I have my Basil in a VERY large container. Approx 17"L x 17"W x 15"H
I used Miracle Grow organic choice soil mixed with Vermiculite. 2 parts soil, 1 part vermiculte as per instructions. There are 5 drain holes at the base of the container for water draining (but doubt will be needed due to volume of soil)
I generously moistened the soil then transplanted my basil which was store bought and already 4in tall. I watered the basil at the base of the plant as I read somewhere to avoid excess water contact to the leaves.
I also purchased some Fish fertilizer(emulsion) and mixed accordingly. 1TBSP per gallon of water into a spray bottle. Generously spray basil every 2 or 3 weeks.
I live in San Diego where rain is rare. The pot gets a good 7hrs of good sunlight with temps in the low to mid 80s currently.
I plan to prune at the 3rd "side leaves" to allow more of a bushy plant vice my previous Bamboo poles! :)
Are there any other tips or tricks that I am forgetting? is the fish emulsion spray adequate enough or do you recommend more feeding? If so, what product and how often? Thanx for reading and any info will be greatly appreciated!!
Date posted: September 01, 2011 - 12:58 am
I have around 12 containers that I have planted sweet basil. It is placed and kept in full sun with 32 degrees celcius. They are getting healthy.Two questions. when can i use the leaves they are 45 days old.Another question how can i use them in food?
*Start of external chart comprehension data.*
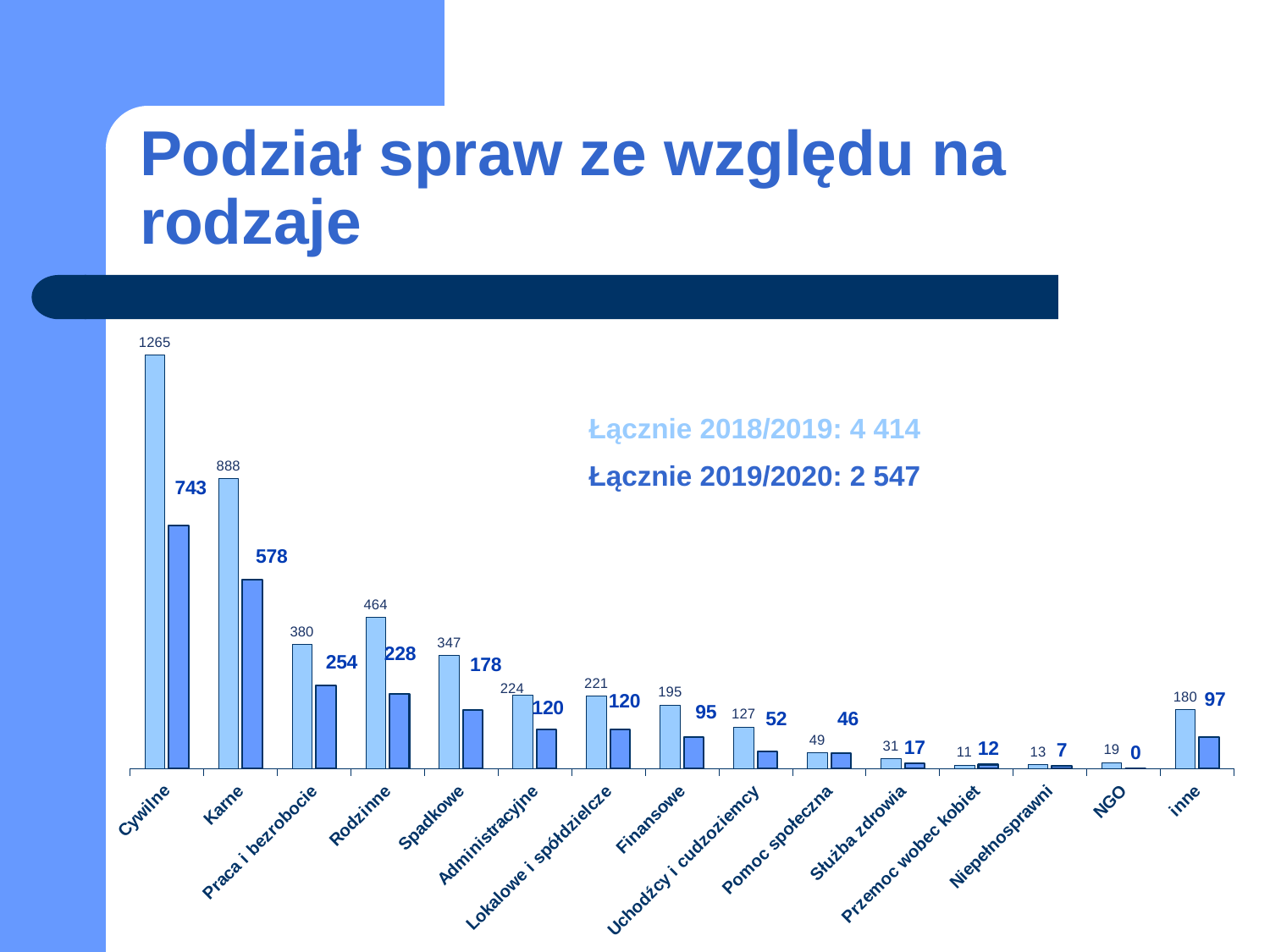
What is the value of the dark blue bar for Karne? 578 Which category has the highest light blue bar? Cywilne What is the difference between the light blue and dark blue bars for Cywilne? 522 How many categories are shown on the x axis of the chart? 15 What is the value of the light blue bar for Cywilne? 1265 Which category has the lowest dark blue bar? NGO What is the difference between the light blue bars for Karne and Praca i bezrobocie? 508 What type of chart is shown on the slide? bar chart What is the value of the dark blue bar for NGO? 0 What is the value of the light blue bar for Rodzinne? 464 What is the title of the slide containing the chart? Podział spraw ze względu na rodzaje Which is larger for Spadkowe: the light blue bar or the dark blue bar? the light blue bar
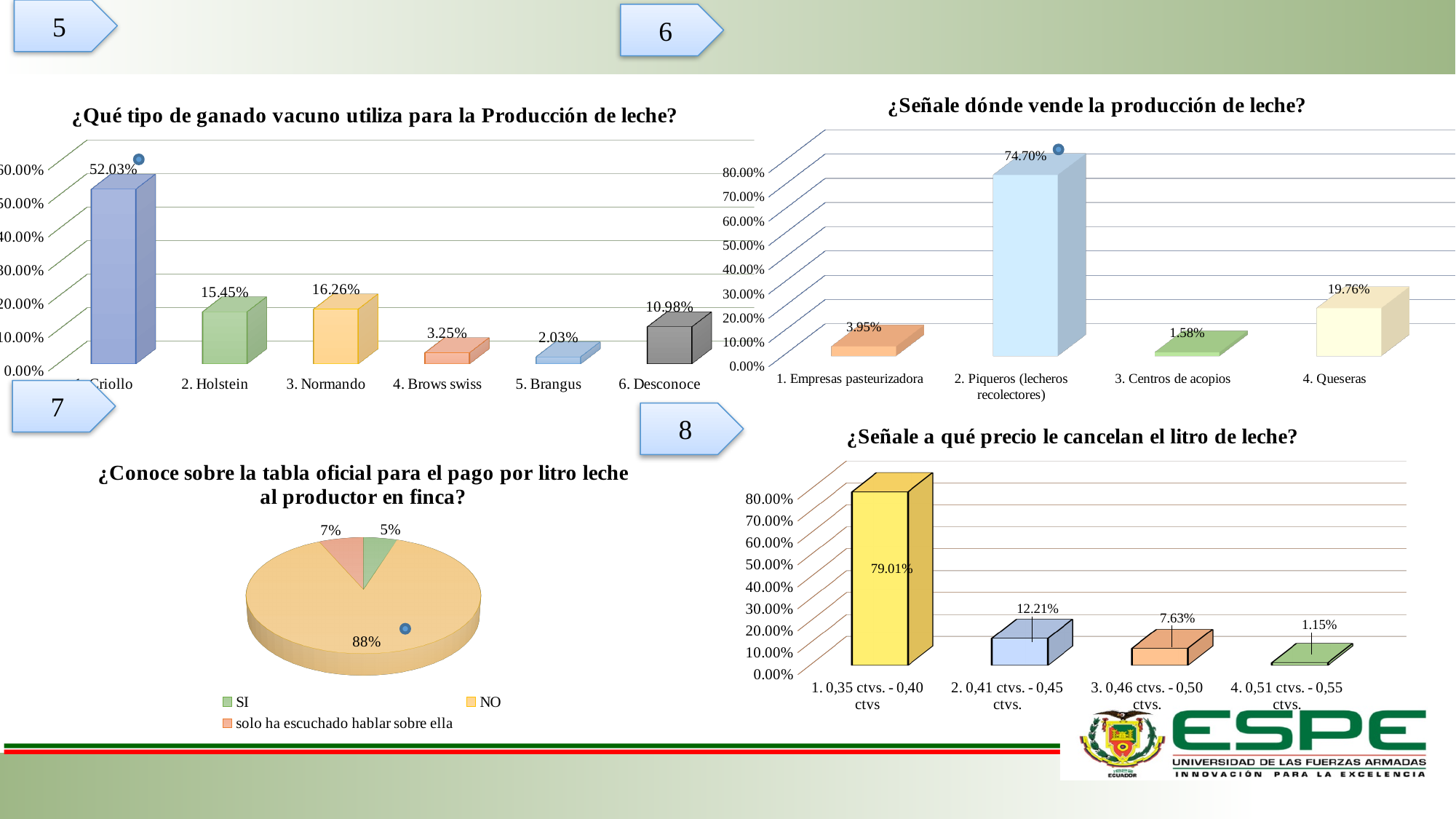
In the chart '¿Señale dónde vende la producción de leche?', what is the value for 2. Piqueros (lecheros recolectores)? 74.70% In the chart '¿Señale a qué precio le cancelan el litro de leche?', do the values rise or fall from left to right along the x axis? fall In the chart '¿Señale dónde vende la producción de leche?', what is the value for 4. Queseras? 19.76% In the chart '¿Señale a qué precio le cancelan el litro de leche?', what is the value for 2. 0,41 ctvs. - 0,45 ctvs.? 12.21% In the chart '¿Qué tipo de ganado vacuno utiliza para la Producción de leche?', what is the value for 1. Criollo? 52.03% In the chart '¿Qué tipo de ganado vacuno utiliza para la Producción de leche?', how many categories are shown? 6 In the chart '¿Señale dónde vende la producción de leche?', which is larger: 1. Empresas pasteurizadora or 3. Centros de acopios? 1. Empresas pasteurizadora In the chart '¿Qué tipo de ganado vacuno utiliza para la Producción de leche?', which category has the lowest value? 5. Brangus In the chart '¿Señale dónde vende la producción de leche?', which category has the highest value? 2. Piqueros (lecheros recolectores) In the chart '¿Qué tipo de ganado vacuno utiliza para la Producción de leche?', what is the difference between 3. Normando and 2. Holstein? 0.81% What kind of chart is '¿Conoce sobre la tabla oficial para el pago por litro leche al productor en finca?'? pie chart In the pie chart '¿Conoce sobre la tabla oficial para el pago por litro leche al productor en finca?', what share does NO have? 88%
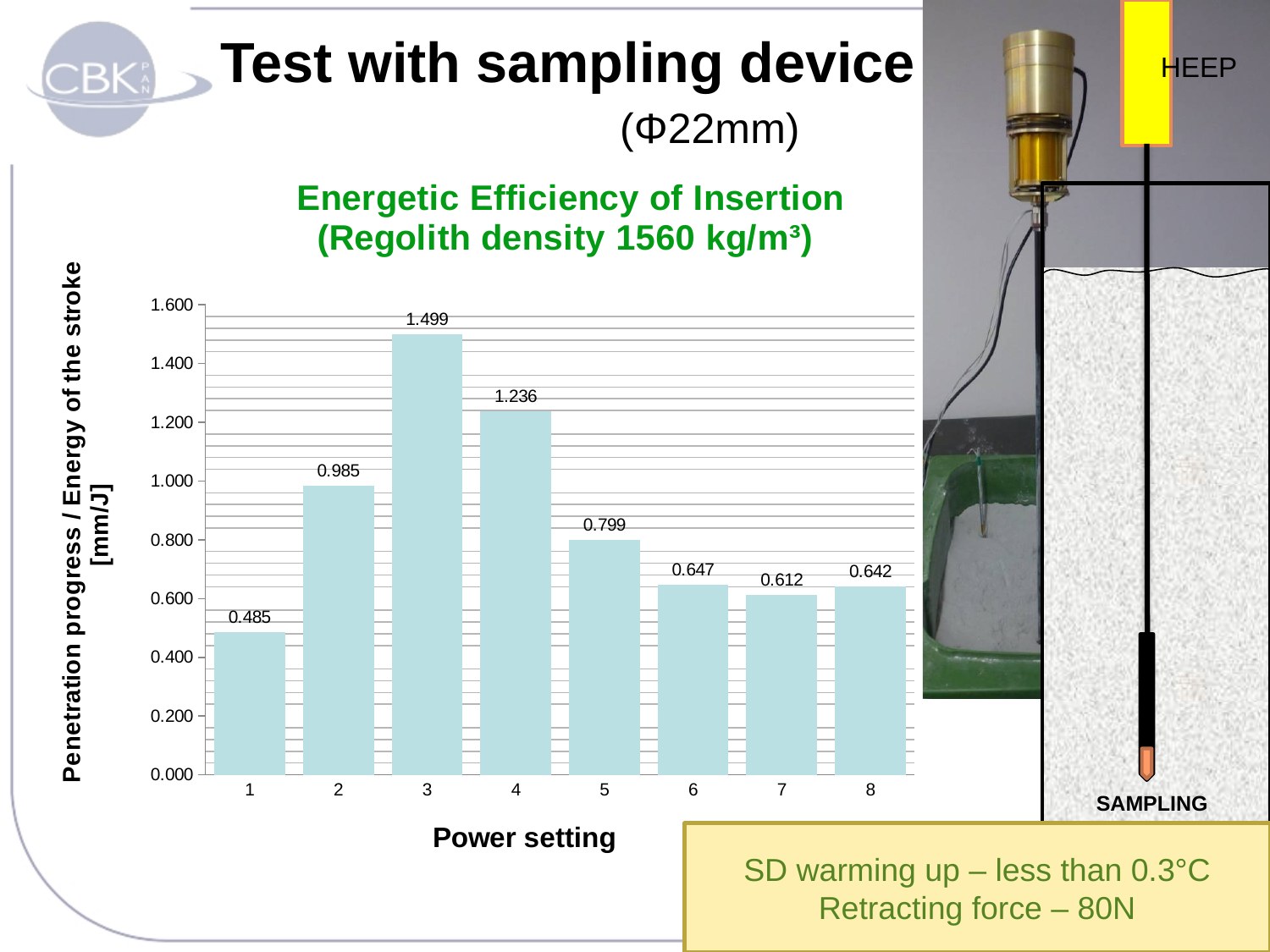
What is the value shown for power setting 7? 0.612 What is the difference between the values for power setting 3 and power setting 4? 0.263 What is the penetration progress per energy value for power setting 3? 1.499 What is the value shown for power setting 1? 0.485 Is the value for power setting 4 greater or less than 1.000? greater Which power setting has the lowest penetration progress per energy of the stroke? 1 What is the difference between the values for power setting 2 and power setting 1? 0.500 How many power settings are shown on the x axis? 8 Which has a larger value, power setting 5 or power setting 6? Power setting 5 What kind of chart is shown on the slide? Bar chart What is the unit given on the y axis of the chart? mm/J Which power setting has the highest penetration progress per energy of the stroke? 3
Date posted: June 21, 2011 - 03:34 pm
Message: I'm wanting to sell our fresh basil, but not sure how to keep it fresh for the customers. Is there a way to use plastic containers and still keep it fresh?
Name: Renier Kruger
Date posted: January 12, 2011 - 02:26 am
Message: Good day! I Have great success growing herbs, especially Basil. Rich soil(compost mixed in), full sun(at least six hours direct sunlight per day) and plenty of water( every day in pots, every second or third day if planted in garden). It's also a good idea to give it some manure(feed) the plants after the first month of growth. Good luck! Enjoy life!
Name: Tony Smith
Date posted: October 11, 2010 - 07:11 am
Message: Hello, I have real trouble growing basil
With no garden I have to grow in containers, I don’t seem to have a problem getting it to germinate my difficulty is to maintain it for any length of time, if I bring it indoors it is instantly attacked by white fly
If you have any tips, I would be grateful
Regards Tony Smith
Name: Anuhea Kahikina
Date posted: September 29, 2010 - 03:28 pm
Message: YOu need to talk about Tahi basiel more because that is what i typed in for a search and then this came up and it dose not tell me anything about the baisel and how to take car of it.
Date posted: August 25, 2010 - 01:03 pm
Message: no no no no no,
Name: Amber Darcy
Date posted: August 20, 2010 - 05:36 pm
Message: You can purchase said 'Basil' at every Tesco in the UK.